Inna cercò rapidamente le leggi.

— Secondo l’articolo 233 del Codice Civile, il tesoro trovato sulla tua proprietà è tuo, a meno che non abbia valore culturale rilevante.

— E se ce l’ha? domandai, guardando le monete.

— Lo Stato lo confischerebbe ma ti darebbe il 50% del valore. Devi dichiarare la scoperta ufficialmente, altrimenti potrebbero esserci problemi dopo.

Il lunedì denunciammo tutto. La notte prima della visita della commissione non chiusi occhio: e se portassero via tutto? E se sospettassero qualcosa?

La commissione era composta da una storica anziana, un perito con lente d’ingrandimento e un giovane del museo regionale.

Disposero gli oggetti sul tavolo, li esaminarono, fotografarono e discuterono.

— Questa collezione apparteneva probabilmente a una famiglia benestante di fine Ottocento, spiegò la storica. Niente di eccezionale per il museo, ma di valore ordinario. Ti lascio il documento ufficiale.

— Il tesoro è tuo, disse Inna abbracciandomi.

— Congratulazioni! Ora dobbiamo decidere come gestirlo.

Guardai le mie mani rovinate e i jeans rattoppati, incredula di possedere una fortuna.

— E ora? chiesi.

— Iniziamo con un piano, sorrise Inna, accendendo il computer. Saremo cauti e intelligenti.

Nei mesi successivi vissi in due mondi: di giorno una donna di campagna impegnata nel lavoro e casa, di sera un’investitrice che parlava di conti e leggi con Inna.

Vendemmo l’oro poco a poco, affidandoci a esperti di città diverse.

— Ho un contatto a San Pietroburgo, disse Inna. Un esperto d’antiquariato dell’Hermitage. Massima riservatezza.

Procedemmo con cautela. L’esperto fischiò vedendo gli oggetti.

— Monete così valgono dieci volte il prezzo dell’oro puro. Ha trovato un vero tesoro.

Quando una somma importante arrivò sul mio conto, decisi di comprare una nuova casa.

Non una villa, ma una casa solida e calda vicino a una cittadina, con grandi finestre, un giardino e un laboratorio.

Quando l’agente mi consegnò le chiavi, dentro di me tutto cambiò. Era reale? Io, Olga, che un anno prima rattoppavo calze, ora proprietaria di una casa vera.

— Mamma, disse Misha guardando la nuova casa, incredulo. — È davvero nostra?
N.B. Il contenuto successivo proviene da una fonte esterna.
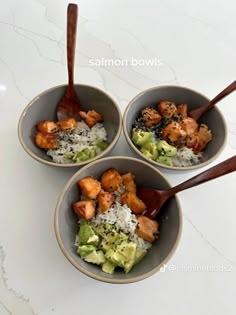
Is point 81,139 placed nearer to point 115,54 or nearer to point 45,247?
point 45,247

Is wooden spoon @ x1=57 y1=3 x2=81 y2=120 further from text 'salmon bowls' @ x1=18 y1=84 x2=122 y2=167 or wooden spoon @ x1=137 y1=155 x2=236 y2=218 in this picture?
wooden spoon @ x1=137 y1=155 x2=236 y2=218

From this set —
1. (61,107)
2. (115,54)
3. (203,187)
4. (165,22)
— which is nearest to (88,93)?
(61,107)

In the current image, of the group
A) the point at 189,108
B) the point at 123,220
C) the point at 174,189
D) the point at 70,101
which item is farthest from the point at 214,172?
the point at 70,101

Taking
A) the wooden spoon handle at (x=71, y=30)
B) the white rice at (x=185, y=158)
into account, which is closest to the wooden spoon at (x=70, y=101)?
the wooden spoon handle at (x=71, y=30)

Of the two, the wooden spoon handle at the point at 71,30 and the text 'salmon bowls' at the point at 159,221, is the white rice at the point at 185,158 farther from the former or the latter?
the wooden spoon handle at the point at 71,30

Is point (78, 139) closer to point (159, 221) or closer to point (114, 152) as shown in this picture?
point (114, 152)

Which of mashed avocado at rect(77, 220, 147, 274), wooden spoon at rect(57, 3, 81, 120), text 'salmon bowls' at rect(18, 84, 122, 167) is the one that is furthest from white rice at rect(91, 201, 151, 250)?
wooden spoon at rect(57, 3, 81, 120)
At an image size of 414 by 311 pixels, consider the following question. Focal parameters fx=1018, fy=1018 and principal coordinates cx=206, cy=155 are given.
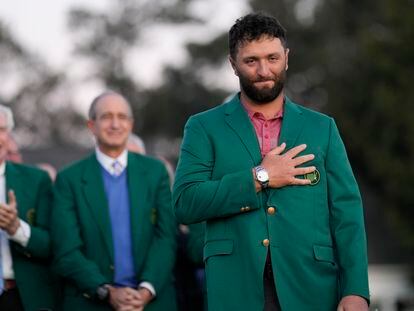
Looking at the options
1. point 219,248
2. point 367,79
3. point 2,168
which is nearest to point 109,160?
point 2,168

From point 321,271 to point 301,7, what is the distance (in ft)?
123

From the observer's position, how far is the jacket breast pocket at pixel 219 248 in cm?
515

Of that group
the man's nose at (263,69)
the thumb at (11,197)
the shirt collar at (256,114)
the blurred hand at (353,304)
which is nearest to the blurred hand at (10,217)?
the thumb at (11,197)

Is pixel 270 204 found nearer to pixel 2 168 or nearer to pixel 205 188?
pixel 205 188

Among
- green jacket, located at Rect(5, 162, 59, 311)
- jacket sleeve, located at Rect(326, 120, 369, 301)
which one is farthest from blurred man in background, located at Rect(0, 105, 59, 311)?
jacket sleeve, located at Rect(326, 120, 369, 301)

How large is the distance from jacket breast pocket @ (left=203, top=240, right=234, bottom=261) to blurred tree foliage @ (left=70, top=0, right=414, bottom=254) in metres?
27.1

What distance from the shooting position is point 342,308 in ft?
16.4

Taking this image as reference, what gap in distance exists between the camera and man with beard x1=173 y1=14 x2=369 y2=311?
16.7ft

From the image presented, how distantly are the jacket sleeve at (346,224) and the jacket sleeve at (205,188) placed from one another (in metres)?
0.43

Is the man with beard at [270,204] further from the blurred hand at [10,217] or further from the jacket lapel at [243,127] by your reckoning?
the blurred hand at [10,217]

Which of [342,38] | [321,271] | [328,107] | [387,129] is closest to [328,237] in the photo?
[321,271]

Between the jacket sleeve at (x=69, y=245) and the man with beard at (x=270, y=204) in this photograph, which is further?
the jacket sleeve at (x=69, y=245)

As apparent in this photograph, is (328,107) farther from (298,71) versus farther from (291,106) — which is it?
(291,106)

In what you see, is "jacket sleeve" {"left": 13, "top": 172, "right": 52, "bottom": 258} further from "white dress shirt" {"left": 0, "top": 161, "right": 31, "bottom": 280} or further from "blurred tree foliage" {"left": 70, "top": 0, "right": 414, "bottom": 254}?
"blurred tree foliage" {"left": 70, "top": 0, "right": 414, "bottom": 254}
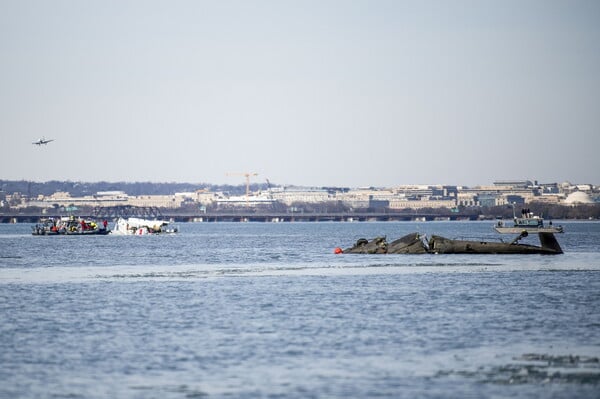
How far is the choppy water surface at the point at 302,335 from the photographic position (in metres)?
29.4

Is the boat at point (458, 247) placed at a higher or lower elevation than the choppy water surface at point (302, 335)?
higher

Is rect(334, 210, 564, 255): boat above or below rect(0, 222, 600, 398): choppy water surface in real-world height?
above

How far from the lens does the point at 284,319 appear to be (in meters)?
43.8

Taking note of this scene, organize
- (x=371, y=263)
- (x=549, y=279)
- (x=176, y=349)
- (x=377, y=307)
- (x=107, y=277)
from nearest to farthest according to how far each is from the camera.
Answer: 1. (x=176, y=349)
2. (x=377, y=307)
3. (x=549, y=279)
4. (x=107, y=277)
5. (x=371, y=263)

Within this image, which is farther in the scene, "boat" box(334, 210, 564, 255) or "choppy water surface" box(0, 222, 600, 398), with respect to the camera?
"boat" box(334, 210, 564, 255)

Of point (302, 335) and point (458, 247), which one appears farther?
point (458, 247)

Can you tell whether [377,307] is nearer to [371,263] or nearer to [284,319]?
[284,319]

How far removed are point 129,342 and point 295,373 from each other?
27.5 ft

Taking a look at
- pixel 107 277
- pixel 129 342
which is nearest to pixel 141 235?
pixel 107 277

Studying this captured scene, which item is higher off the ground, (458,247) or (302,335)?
(458,247)

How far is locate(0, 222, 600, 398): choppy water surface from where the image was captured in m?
29.4

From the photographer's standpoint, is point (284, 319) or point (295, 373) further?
point (284, 319)

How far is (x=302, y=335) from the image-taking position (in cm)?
3869

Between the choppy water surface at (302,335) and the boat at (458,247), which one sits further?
the boat at (458,247)
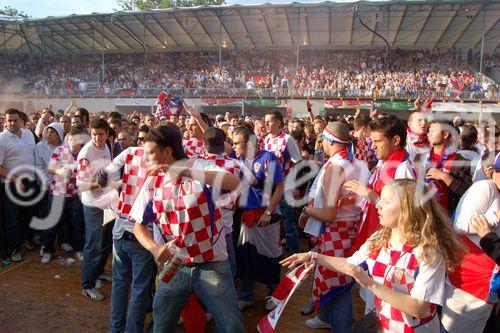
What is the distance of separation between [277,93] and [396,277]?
2018 centimetres

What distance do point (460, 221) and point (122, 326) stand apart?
8.86 ft

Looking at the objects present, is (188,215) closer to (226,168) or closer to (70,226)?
(226,168)

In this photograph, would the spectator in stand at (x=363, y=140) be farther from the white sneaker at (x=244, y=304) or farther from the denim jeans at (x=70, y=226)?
the denim jeans at (x=70, y=226)

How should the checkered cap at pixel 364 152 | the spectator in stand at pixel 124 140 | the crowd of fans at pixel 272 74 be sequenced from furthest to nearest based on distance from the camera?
the crowd of fans at pixel 272 74 < the checkered cap at pixel 364 152 < the spectator in stand at pixel 124 140

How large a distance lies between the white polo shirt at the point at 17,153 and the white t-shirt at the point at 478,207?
16.2 ft

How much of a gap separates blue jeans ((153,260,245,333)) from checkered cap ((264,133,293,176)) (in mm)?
2786

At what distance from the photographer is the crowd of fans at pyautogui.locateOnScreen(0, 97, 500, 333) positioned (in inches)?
82.6

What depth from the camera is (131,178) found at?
335 cm

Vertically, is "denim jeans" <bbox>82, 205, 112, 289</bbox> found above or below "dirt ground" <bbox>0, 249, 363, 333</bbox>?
above

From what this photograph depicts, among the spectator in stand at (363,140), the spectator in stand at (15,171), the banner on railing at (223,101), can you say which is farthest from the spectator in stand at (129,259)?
the banner on railing at (223,101)

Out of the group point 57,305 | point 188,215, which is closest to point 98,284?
point 57,305

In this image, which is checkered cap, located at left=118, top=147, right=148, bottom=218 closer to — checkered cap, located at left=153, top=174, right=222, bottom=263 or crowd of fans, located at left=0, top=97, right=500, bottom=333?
crowd of fans, located at left=0, top=97, right=500, bottom=333

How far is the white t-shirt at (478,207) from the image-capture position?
2510 mm

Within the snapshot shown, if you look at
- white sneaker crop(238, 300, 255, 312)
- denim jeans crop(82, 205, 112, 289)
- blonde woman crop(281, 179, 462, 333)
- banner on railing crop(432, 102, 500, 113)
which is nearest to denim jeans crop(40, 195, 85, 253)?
denim jeans crop(82, 205, 112, 289)
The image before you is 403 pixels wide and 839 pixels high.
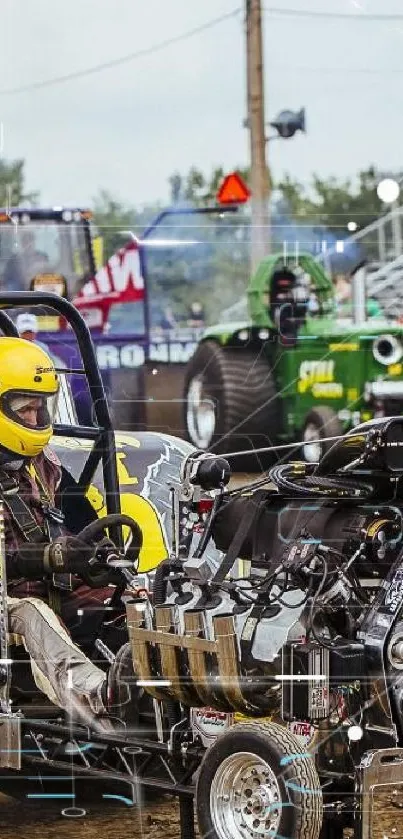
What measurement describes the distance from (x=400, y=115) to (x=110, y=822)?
2.49 meters

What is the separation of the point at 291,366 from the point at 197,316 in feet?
1.16

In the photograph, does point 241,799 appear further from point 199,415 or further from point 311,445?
point 199,415

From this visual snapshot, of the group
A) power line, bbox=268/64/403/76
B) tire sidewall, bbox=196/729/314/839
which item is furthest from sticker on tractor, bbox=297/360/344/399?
tire sidewall, bbox=196/729/314/839

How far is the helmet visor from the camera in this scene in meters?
5.41

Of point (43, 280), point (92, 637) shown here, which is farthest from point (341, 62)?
point (92, 637)

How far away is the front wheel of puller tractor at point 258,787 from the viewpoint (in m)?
4.50

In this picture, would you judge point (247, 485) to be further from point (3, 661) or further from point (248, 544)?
point (3, 661)

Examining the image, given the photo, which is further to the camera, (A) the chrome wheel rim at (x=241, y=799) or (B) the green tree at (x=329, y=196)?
(B) the green tree at (x=329, y=196)

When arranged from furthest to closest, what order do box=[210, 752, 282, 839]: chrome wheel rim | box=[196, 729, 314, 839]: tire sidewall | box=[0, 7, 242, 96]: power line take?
box=[0, 7, 242, 96]: power line
box=[210, 752, 282, 839]: chrome wheel rim
box=[196, 729, 314, 839]: tire sidewall

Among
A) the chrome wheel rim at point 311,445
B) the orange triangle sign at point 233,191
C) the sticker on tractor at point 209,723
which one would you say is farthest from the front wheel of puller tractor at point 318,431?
the sticker on tractor at point 209,723

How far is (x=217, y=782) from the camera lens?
15.4ft

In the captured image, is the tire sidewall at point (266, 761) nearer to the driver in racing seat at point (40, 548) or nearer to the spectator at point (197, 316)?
the driver in racing seat at point (40, 548)

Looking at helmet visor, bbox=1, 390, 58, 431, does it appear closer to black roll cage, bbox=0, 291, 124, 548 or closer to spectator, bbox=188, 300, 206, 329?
black roll cage, bbox=0, 291, 124, 548

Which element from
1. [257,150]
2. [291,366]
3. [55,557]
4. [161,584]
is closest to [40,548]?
[55,557]
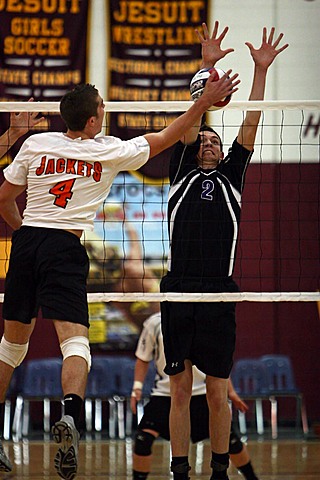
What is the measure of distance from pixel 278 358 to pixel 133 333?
228 cm

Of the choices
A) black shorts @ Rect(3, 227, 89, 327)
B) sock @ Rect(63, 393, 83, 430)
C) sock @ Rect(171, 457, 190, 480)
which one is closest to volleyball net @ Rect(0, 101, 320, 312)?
sock @ Rect(171, 457, 190, 480)

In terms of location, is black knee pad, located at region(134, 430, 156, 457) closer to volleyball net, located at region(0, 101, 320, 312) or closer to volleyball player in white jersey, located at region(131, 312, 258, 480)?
volleyball player in white jersey, located at region(131, 312, 258, 480)

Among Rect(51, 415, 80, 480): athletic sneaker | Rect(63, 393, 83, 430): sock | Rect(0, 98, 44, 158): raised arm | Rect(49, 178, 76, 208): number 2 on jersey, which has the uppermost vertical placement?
Rect(0, 98, 44, 158): raised arm

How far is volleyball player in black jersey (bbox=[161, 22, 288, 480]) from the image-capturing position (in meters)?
6.36

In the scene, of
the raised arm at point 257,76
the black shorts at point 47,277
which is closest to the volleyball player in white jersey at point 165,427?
the raised arm at point 257,76

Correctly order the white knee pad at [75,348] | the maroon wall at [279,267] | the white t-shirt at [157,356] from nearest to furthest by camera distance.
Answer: the white knee pad at [75,348] → the white t-shirt at [157,356] → the maroon wall at [279,267]

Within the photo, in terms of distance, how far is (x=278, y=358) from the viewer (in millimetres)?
13492

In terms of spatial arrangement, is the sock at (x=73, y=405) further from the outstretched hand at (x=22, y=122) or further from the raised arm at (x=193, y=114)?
the outstretched hand at (x=22, y=122)

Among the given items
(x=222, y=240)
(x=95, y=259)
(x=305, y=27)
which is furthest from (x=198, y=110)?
(x=305, y=27)

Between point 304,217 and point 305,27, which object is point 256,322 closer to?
point 304,217

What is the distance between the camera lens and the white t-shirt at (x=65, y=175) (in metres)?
5.49

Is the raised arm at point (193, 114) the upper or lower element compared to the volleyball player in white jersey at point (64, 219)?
upper

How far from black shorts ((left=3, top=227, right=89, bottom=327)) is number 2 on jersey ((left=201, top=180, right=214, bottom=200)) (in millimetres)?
1421

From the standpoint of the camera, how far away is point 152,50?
13.4m
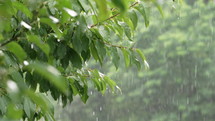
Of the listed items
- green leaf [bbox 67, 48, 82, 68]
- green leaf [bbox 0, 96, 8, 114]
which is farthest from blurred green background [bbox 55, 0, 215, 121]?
green leaf [bbox 0, 96, 8, 114]

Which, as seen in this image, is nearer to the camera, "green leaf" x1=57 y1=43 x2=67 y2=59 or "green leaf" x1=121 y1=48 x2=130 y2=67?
"green leaf" x1=57 y1=43 x2=67 y2=59

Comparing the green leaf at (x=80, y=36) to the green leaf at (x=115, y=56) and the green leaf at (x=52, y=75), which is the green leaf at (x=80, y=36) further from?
the green leaf at (x=52, y=75)

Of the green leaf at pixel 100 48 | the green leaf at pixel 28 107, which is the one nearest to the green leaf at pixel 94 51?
the green leaf at pixel 100 48

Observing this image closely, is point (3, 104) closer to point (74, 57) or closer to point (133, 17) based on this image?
point (74, 57)

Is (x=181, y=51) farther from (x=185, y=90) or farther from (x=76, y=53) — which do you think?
(x=76, y=53)

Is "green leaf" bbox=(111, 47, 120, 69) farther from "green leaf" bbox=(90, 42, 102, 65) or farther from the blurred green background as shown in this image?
the blurred green background

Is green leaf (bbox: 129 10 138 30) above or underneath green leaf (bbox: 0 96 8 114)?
above

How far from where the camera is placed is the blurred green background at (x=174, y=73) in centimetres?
1384

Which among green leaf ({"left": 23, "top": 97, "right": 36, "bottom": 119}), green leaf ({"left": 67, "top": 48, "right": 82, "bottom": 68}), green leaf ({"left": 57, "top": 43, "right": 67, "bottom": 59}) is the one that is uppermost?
green leaf ({"left": 57, "top": 43, "right": 67, "bottom": 59})

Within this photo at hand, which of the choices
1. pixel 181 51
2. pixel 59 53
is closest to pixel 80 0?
pixel 59 53

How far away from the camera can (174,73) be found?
14516 millimetres

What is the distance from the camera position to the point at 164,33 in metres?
14.7

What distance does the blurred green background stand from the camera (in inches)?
545

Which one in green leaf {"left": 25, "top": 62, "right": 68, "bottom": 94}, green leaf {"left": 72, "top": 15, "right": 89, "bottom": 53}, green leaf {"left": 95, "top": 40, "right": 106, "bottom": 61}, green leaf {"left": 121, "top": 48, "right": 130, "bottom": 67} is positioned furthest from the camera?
green leaf {"left": 121, "top": 48, "right": 130, "bottom": 67}
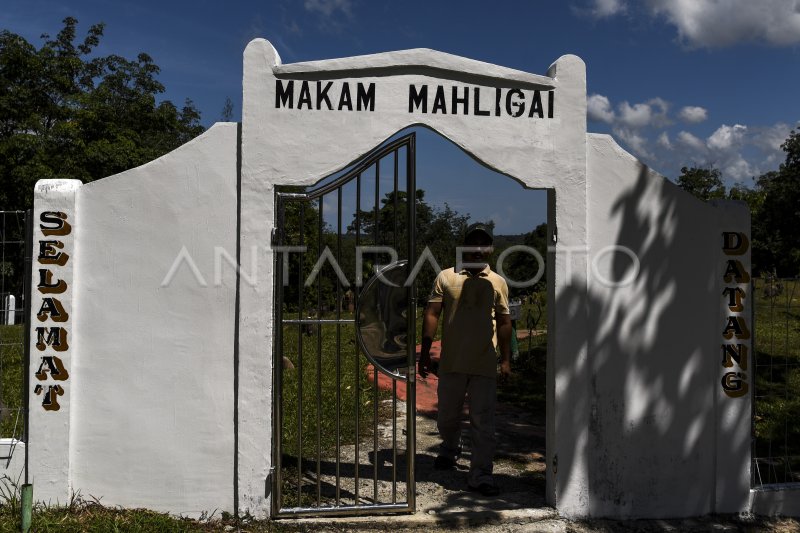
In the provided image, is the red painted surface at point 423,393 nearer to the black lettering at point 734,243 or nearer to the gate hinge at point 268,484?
the gate hinge at point 268,484

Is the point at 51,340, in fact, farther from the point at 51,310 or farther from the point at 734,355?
the point at 734,355

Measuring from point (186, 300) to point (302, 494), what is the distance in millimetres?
1707

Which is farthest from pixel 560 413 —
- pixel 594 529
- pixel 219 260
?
pixel 219 260

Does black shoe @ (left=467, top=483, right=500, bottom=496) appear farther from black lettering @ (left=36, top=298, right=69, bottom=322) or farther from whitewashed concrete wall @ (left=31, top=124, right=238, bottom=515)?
black lettering @ (left=36, top=298, right=69, bottom=322)

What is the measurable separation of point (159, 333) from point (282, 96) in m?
1.78

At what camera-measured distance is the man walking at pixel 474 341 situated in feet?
15.8

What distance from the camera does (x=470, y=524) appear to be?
14.3ft

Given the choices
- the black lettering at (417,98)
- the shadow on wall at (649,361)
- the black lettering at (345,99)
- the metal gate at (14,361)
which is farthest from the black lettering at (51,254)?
the shadow on wall at (649,361)

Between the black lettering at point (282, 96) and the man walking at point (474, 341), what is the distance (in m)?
1.67

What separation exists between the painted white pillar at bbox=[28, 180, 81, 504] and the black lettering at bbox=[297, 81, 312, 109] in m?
1.59

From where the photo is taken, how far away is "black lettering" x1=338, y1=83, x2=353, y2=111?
433 cm

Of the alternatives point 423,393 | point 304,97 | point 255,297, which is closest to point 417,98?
point 304,97

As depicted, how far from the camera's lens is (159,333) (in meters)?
4.27

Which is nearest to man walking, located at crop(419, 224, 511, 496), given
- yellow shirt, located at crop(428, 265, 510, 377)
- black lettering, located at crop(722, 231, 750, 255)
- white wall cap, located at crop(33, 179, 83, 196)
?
yellow shirt, located at crop(428, 265, 510, 377)
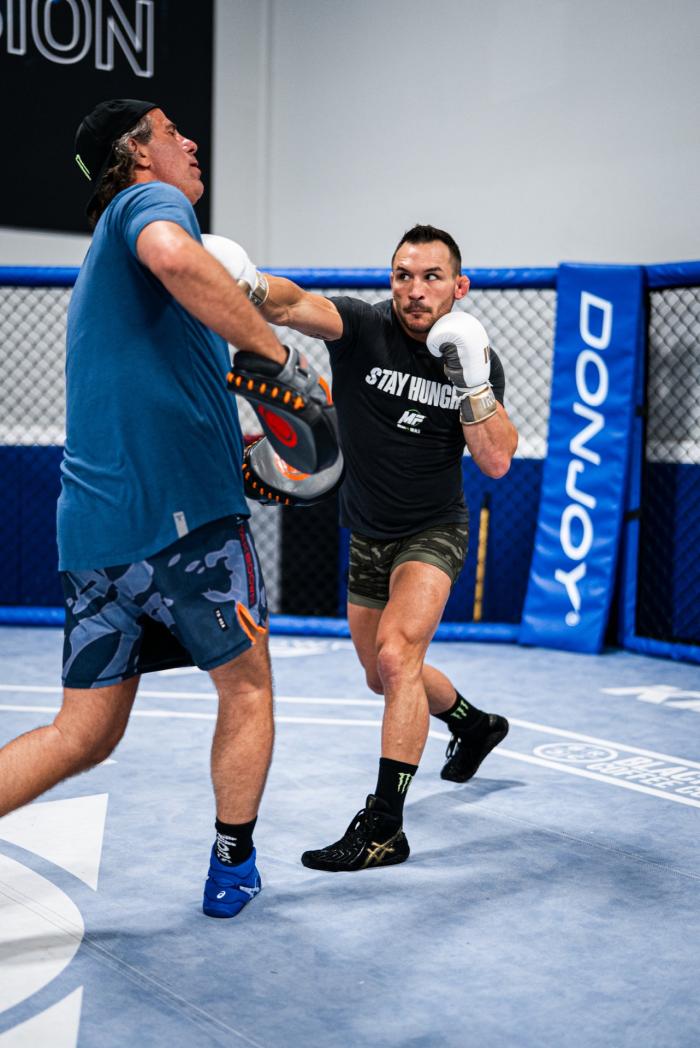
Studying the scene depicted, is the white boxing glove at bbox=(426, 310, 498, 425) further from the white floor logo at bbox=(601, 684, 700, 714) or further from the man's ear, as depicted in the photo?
the white floor logo at bbox=(601, 684, 700, 714)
Per sempre?

— Sì, tesoro, risposi abbracciandolo con le lacrime agli occhi. Voglio anche aprire una piccola fattoria. Ricordi le caprette di Nina Petrovna?

— Una fattoria vera? Con animali nostri? I suoi occhi si illuminarono.

Acquistai un terreno vicino, assumemmo aiuto locale, costruimmo rifugi, comprai capre e galline e curai l’orto, non per vendere ma per il piacere.

Misha si immerse nella nuova vita: dopo scuola dava da mangiare agli animali e mostrava orgoglioso la fattoria agli amici.

Investii anche in attività locali, aprii un fondo per l’istruzione di Misha e uno per emergenze.

Non cercavo lusso, ma sicurezza e indipendenza, più preziose di ogni gioiello.